In the first phase of their stay, all of their physical needs are met, such as clothes and all those necessities they never had. This phase primarily focusing on them feeling secure. In the second phase, they start dreaming about what they want to do. For each one, it’s different—some want to finish their GEDs, some want to go to college. The third and final phase, an action plan is put into place to help make that dream a reality. During the phases, they are developing life skills to make the transition.
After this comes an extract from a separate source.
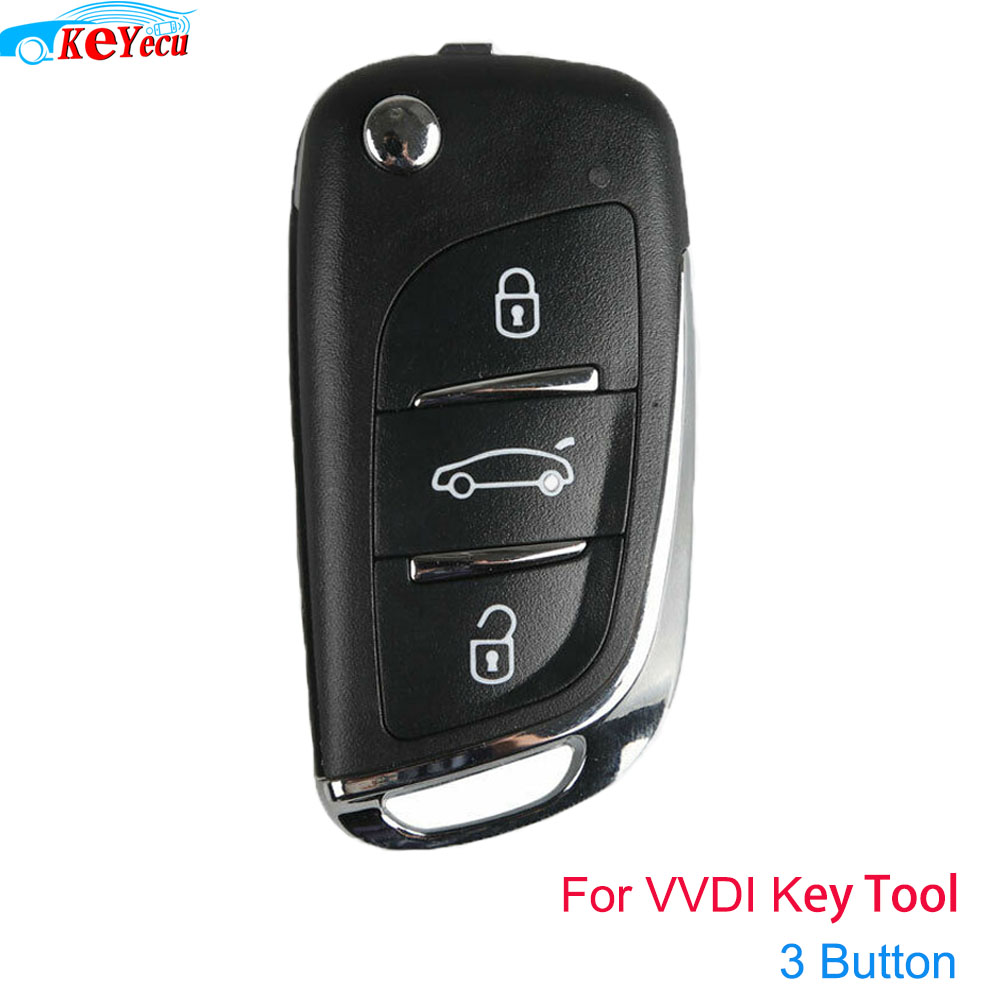 KEYECU Xhorse DS Estilo (Super Remoto) 3 Botão para VVDI VVDI Ferramenta Chave Remota Mini Key Tool, VVDI2 Supermodelo Máquina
Living in Liberty operates a thrift store in the Pittsburgh area. Repurposed for the Thrifty Shopper in You, is located on McKnight Rd. and boasts two stories of gently used housewares, furniture, books, clothing, and more; this store also hosts the Sozo Boutique & cafe, a fair trade shop filled with items made by survivors of trafficking worldwide.
The repurposed store provide critical, financial support to sustain the rest of the work as an organization. It also serve as a platform for raising awareness about human trafficking globally and in Pittsburgh and seek to educate shoppers about the reality of trafficking.
Donations to the store may also be distributed by the street outreach team, or may help to provide the safe home residents with necessities when they come to live with in the house or are ready to be established on their own.
Safe home residents also have the opportunity to gain valuable job skills and professional training by working at the stores during their time with in the house, and may continue to find employment at one of the Repurposed stores after they complete their program at the home.
Volunteering at the store may be a weekly or monthly commitment, or may be a one-time group volunteer opportunity. It’s an excellent way to become involved and support this mission.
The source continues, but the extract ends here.